Il biblista Mazzinghi sulla lettera fiorentina su ‘chiesa e omosessualità’: “Discutiamone”
Articolo di Maria Cristina Carratù tratto da La Repubblica – edizione di Firenze, 8 Settembre 2012
«E’ una lettera dai toni ragionati, su cui si può discutere, e ogni discussione sul tema, purché ri- spettosa e pacata, è legittima. E però, da qui a dire che la Bibbia legittima le unioni gay, ce ne corre…». Don Luca Mazzinghi è uno dei più importanti biblisti italiani, presidente dell’Associazione biblica italiana e teologo.
Secondo lei, la lettura della Bibbia che viene proposta è corretta?
«Dire che gli autori della Bibbia sono condizionati dalla loro cultura e dal loro ambiente è ovvio. Ma questo vale per l’intera Scrittura, e ciò indebolisce l’argomento dei firmatari della lettera; il credente sa che nella Bibbia la parola di Dio passa sempre attraverso la parola degli uomini».
E allora, come leggere i problemi di oggi in modo corretto, alla luce del testo sacro?

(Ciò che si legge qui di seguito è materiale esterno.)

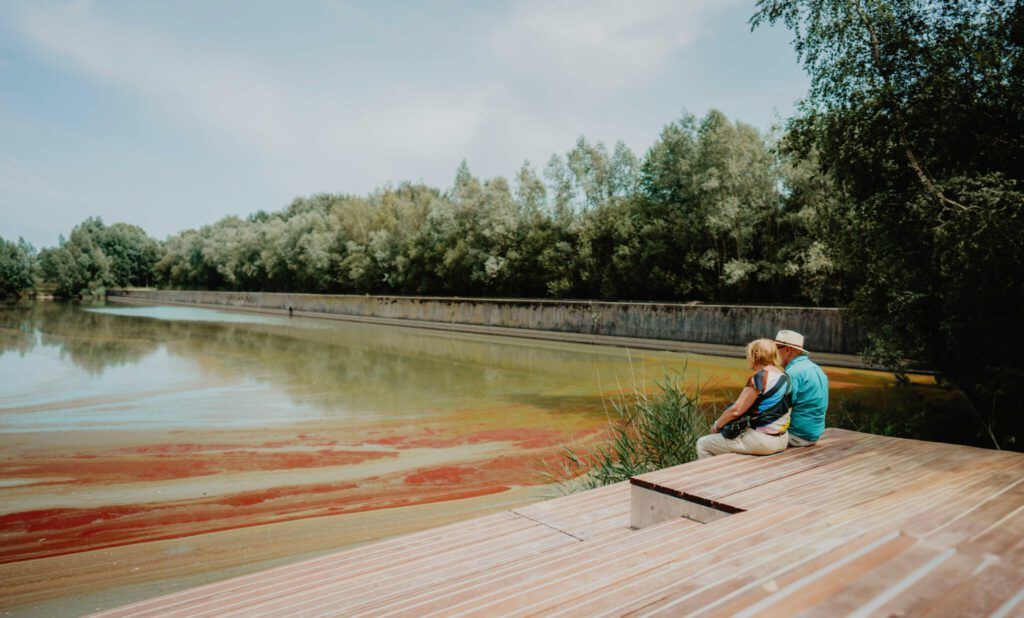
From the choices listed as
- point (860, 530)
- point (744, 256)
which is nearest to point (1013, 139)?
point (860, 530)

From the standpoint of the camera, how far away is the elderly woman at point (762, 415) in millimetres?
4439

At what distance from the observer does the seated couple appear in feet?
14.6

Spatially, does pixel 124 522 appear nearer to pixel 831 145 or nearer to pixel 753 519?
pixel 753 519

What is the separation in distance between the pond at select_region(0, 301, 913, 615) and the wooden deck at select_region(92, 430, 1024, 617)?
2.67 meters

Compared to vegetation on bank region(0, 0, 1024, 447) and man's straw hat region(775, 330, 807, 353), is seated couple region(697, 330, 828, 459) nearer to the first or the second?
man's straw hat region(775, 330, 807, 353)

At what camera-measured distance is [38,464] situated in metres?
8.39

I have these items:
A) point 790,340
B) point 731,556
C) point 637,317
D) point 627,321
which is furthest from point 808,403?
point 627,321

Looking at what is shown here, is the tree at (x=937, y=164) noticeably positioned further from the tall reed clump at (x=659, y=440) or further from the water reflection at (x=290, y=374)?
the water reflection at (x=290, y=374)

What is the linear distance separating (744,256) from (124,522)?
24.9 metres

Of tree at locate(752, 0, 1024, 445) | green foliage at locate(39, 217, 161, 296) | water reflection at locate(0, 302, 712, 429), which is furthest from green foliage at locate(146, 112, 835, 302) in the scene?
green foliage at locate(39, 217, 161, 296)

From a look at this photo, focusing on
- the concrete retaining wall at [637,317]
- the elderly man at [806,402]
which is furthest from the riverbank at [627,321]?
the elderly man at [806,402]

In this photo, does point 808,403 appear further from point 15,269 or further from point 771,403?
point 15,269

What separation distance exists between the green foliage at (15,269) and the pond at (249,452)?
83.3 m

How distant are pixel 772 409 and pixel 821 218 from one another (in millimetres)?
9897
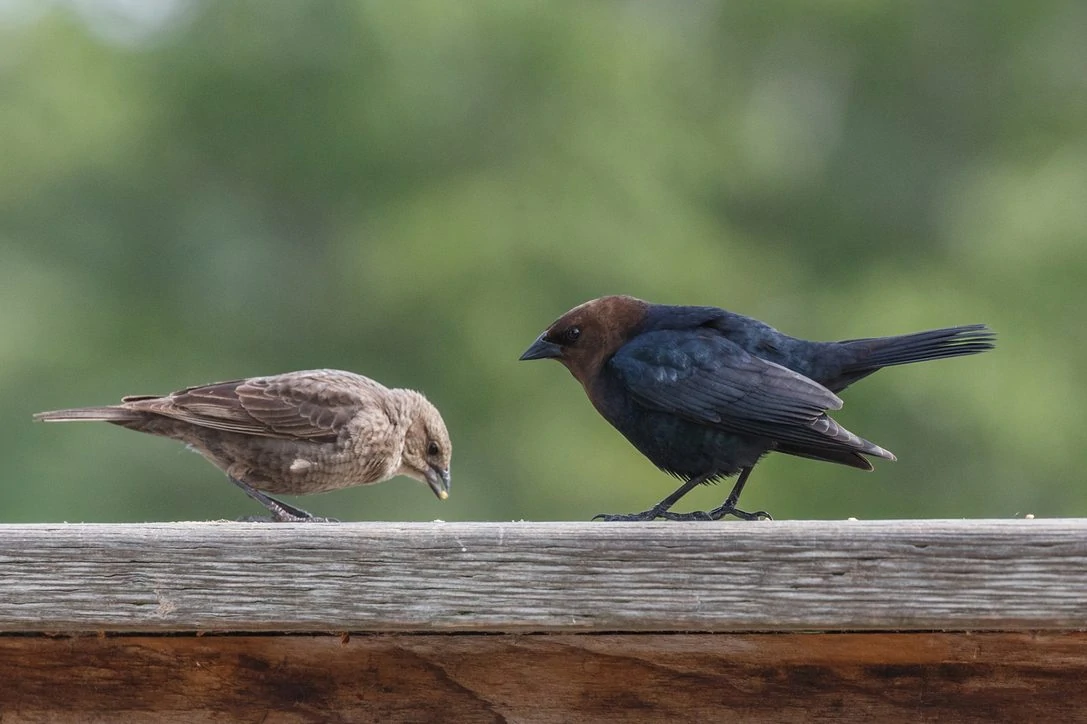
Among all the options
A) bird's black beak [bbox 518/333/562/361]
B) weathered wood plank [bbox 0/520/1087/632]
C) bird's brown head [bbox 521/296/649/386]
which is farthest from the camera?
bird's black beak [bbox 518/333/562/361]

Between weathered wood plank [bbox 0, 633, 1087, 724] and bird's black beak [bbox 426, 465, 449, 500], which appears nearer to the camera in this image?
weathered wood plank [bbox 0, 633, 1087, 724]

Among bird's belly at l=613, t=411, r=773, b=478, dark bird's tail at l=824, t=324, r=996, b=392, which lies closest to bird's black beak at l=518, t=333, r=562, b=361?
bird's belly at l=613, t=411, r=773, b=478

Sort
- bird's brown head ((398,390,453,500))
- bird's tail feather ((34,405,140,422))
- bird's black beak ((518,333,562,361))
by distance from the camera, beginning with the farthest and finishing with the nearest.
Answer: bird's brown head ((398,390,453,500))
bird's tail feather ((34,405,140,422))
bird's black beak ((518,333,562,361))

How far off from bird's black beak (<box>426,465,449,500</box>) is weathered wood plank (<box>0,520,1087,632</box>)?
4014 mm

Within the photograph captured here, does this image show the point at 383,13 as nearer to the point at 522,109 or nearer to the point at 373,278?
the point at 522,109

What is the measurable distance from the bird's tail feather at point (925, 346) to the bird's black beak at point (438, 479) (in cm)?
258

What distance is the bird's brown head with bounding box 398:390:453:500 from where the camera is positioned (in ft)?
20.0

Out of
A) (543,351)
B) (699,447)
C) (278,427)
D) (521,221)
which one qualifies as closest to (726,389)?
(699,447)

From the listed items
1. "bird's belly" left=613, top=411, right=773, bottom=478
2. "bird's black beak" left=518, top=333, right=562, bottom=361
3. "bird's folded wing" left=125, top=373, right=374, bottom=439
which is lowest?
"bird's folded wing" left=125, top=373, right=374, bottom=439

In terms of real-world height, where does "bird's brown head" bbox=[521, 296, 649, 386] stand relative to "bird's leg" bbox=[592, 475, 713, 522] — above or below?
above

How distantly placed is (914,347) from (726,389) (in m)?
0.56

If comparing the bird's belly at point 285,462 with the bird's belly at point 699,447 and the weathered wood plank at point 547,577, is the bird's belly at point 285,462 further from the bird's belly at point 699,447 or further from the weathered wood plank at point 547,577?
the weathered wood plank at point 547,577

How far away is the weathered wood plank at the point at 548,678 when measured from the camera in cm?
222

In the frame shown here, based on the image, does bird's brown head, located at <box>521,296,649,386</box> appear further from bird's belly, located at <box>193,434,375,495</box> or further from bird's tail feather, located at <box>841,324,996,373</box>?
bird's belly, located at <box>193,434,375,495</box>
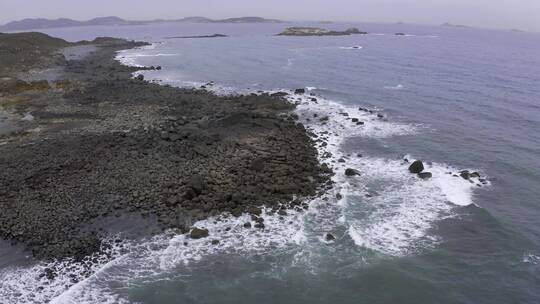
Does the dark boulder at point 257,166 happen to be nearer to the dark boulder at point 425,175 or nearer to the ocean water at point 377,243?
the ocean water at point 377,243

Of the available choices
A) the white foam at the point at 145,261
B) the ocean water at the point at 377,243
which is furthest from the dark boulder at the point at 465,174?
the white foam at the point at 145,261

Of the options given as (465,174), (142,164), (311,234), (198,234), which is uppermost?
(142,164)

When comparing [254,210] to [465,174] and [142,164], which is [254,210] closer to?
[142,164]

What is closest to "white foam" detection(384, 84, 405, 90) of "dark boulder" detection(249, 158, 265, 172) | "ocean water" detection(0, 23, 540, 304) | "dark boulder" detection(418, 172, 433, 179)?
"ocean water" detection(0, 23, 540, 304)

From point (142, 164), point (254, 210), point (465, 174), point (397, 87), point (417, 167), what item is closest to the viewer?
point (254, 210)

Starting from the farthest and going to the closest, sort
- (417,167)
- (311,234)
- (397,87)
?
1. (397,87)
2. (417,167)
3. (311,234)

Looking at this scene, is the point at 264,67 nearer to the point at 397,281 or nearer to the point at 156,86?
the point at 156,86

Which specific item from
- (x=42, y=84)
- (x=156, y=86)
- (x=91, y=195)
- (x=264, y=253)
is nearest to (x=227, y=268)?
(x=264, y=253)

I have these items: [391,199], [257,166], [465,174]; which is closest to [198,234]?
[257,166]
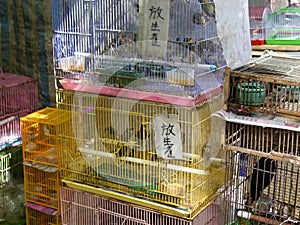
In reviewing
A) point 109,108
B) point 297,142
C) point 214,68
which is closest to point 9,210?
point 109,108

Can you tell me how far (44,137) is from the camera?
92.2 inches

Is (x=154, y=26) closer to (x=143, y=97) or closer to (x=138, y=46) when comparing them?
(x=138, y=46)

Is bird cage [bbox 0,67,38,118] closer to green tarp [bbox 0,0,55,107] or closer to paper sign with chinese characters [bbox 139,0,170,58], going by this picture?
green tarp [bbox 0,0,55,107]

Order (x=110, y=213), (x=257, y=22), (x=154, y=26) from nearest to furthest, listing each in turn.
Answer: (x=154, y=26)
(x=110, y=213)
(x=257, y=22)

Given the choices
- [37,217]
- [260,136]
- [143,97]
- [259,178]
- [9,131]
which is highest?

«I criteri sono i due indicati nel recente documento della Pontificia Commissione Biblica ‘Bibbia e morale’. Il primo: ogni principio etico deve essere conforme alla visione dell’uomo della Bibbia. Che è abbastanza chiara: l’essere umano è immagine di Dio in quanto coppia, uomo e donna. Oggettivamente, non c’è molto spazio per la giustificazione di una coppia omosessuale».
E l’altro criterio?
«E’ di considerare eticamente valido ciò che è conforme all’agire di Gesù. Il che cambia le cose: Gesù ha infatti accolto ogni persona, a qualunque categoria appartenesse, cercando la fede, prima di ogni altra appartenenza».
Due principi apparentemente in conflitto…
«La soluzione va trovata proprio entro questi due spazi: i paletti posti dalla Scrittura sull’uomo e sulla donna, e l’accoglienza senza limiti di tutti. In campo etico, raramente esiste una soluzione precostituita».
Dunque, che fare?
«Non si può aggrapparsi alla Bibbia per trovare una soluzione netta del problema, in un senso o nell’altro. La Bibbia offre possibili aperture in entrambe le dire- zioni, perché mette limiti che non derivano solo da condizionamenti storico-culturali, ma da una precisa visione dell’essere umano. E però, e in questo la lettera ha ragione, invita anche ad accogliere ogni uomo nella sua libertà, nella sua relazione con gli altri e con Dio».
Forse i preti obiettano alla Chiesa di parlare di dogmi, più che di criteri.
«Indico solo un metodo: la Chiesa si senta chiamata, oggi più che mai, a dialogare, a capire come applicare i criteri biblici nelle situazioni concrete, come l’omosessualità, e coinvolgendo la comunità cristiana, di solito al margine. Un ‘metodo’ che ha un nome: discernimento. Nasce dal Concilio e privilegia il valore primario della coscienza. E anche qui ha ragione la lettera: le soluzioni dogmatiche non servono. Né serve chiudere di fatto la porta alle persone senza cercare di comprenderle».